== TEXT SEGMENT ==
# Anyone spray their trailer?



## mysavioreigns (Aug 13, 2013)

The boat trailer is finally "built," but now I need to paint it. I will be priming it with SPI epoxy primer, but I'm not sure what to paint with over the top.

I don't really want to spend more than ~$40 on paint, but I want something that will be durable. I thought about some "Rustoleum Hammered Paint" in Dark Green or Gray, but I'm a little worried about how it will turn out once I thin it to shoot.

Does anyone have any input on what type of paint to spray for a boat trailer? Something durable, spray-able, fairly cheap, with a moderate selection of colors.

Thanks!


----------



## Kismet (Aug 13, 2013)

I'm up in family farm dairy country.

Check out "Implement Paint." Folks around here use it for thier equipment. Durable, and made to withstand exposure to elements and fertilizer. I used it for the floor of my 14' boat and it goes on thick, spreads well, is durable, and although not a wide selection of colors, be fine for most folks.

Best wishes.


----------



## sawmill (Aug 13, 2013)

I just sprayed one of my tractors and I used Rustoleum ultra coverage. I thinned it the first coat but it made it to thin. On the next coat I used it straight out of the can and it did a much better job. I think it was 8 or 9 bucks a quart.
===
== PROVIDED MATERIAL ==
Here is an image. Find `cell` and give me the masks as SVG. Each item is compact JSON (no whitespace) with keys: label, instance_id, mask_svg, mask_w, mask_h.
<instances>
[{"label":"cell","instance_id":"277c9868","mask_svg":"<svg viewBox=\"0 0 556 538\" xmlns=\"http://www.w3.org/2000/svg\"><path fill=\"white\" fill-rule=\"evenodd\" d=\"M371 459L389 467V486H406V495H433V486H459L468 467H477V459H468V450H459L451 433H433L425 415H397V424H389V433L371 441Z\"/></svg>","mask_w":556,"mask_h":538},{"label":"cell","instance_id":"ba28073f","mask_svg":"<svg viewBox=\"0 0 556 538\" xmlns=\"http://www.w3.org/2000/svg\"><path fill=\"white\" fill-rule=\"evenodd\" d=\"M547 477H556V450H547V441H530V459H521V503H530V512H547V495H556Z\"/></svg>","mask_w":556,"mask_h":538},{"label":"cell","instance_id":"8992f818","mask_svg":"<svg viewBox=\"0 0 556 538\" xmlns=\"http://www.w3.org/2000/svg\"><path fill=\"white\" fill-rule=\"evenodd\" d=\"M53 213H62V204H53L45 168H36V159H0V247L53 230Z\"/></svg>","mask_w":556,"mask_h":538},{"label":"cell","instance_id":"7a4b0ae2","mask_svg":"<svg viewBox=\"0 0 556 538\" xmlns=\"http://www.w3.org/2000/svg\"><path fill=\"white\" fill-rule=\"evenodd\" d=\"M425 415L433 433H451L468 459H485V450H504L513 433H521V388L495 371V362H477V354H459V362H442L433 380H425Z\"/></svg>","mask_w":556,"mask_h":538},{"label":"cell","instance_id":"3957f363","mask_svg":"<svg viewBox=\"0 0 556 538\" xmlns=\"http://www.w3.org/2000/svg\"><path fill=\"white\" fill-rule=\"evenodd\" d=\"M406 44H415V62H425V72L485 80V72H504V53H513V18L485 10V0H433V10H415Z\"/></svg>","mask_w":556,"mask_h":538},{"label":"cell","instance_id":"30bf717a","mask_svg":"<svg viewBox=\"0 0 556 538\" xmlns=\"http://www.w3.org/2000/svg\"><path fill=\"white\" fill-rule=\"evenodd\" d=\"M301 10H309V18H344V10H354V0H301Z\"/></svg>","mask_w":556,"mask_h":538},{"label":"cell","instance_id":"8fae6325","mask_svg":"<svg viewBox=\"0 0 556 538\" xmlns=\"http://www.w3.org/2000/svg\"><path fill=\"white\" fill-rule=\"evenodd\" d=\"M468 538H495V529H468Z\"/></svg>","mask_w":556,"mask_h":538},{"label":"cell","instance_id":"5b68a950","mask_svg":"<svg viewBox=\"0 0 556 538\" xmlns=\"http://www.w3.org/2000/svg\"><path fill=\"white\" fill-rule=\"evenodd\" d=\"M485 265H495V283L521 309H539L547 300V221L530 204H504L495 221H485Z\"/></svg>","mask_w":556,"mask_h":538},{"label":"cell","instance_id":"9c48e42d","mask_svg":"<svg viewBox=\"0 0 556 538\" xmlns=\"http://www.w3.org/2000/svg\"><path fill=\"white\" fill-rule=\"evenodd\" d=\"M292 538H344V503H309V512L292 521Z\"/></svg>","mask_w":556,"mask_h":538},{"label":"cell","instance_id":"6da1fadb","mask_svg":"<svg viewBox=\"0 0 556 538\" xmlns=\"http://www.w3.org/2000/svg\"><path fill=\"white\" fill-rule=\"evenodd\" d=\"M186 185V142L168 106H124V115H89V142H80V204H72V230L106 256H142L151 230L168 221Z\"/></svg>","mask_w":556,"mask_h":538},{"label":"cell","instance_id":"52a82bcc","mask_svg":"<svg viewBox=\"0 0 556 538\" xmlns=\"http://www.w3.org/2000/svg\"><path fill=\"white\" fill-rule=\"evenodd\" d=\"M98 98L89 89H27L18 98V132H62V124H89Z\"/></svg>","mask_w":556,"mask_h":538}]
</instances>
===
◆ TASKS AND EXERCISES
A - Return the passage of the trailer-painting thread starting at "## Kismet (Aug" and ending at "sawmill (Aug 13, 2013)", copied word for word.
B - Resume the forum thread about painting a boat trailer, picking up right after its final post.

◆ RESPONSES
A -
## Kismet (Aug 13, 2013)

I'm up in family farm dairy country.

Check out "Implement Paint." Folks around here use it for thier equipment. Durable, and made to withstand exposure to elements and fertilizer. I used it for the floor of my 14' boat and it goes on thick, spreads well, is durable, and although not a wide selection of colors, be fine for most folks.

Best wishes.


----------



## sawmill (Aug 13, 2013)

B -
----------



## Colbyt (Aug 14, 2013)

If you did not sand blast the trailer, I suspect you will be more pleased with a flat paint finish. I wire power brushed and sanded the crap out of mine and was still not happy with a test section. I used Rustoleum flat black with a polyester brush so I would not have to deal with the over-spray in the garage.


----------



## mysavioreigns (Aug 14, 2013)

Thanks for the information and help guys. I think I am going to go with:

SPI 2-part Epoxy Primer
Valspar Tractor & Implement Enamel paint
+ Enamel hardener

I think I'll go with black, because the other colors (Ford Blue, Kubota Orange, John Deere Green, Glossy White, etc.) would just look silly with my boat.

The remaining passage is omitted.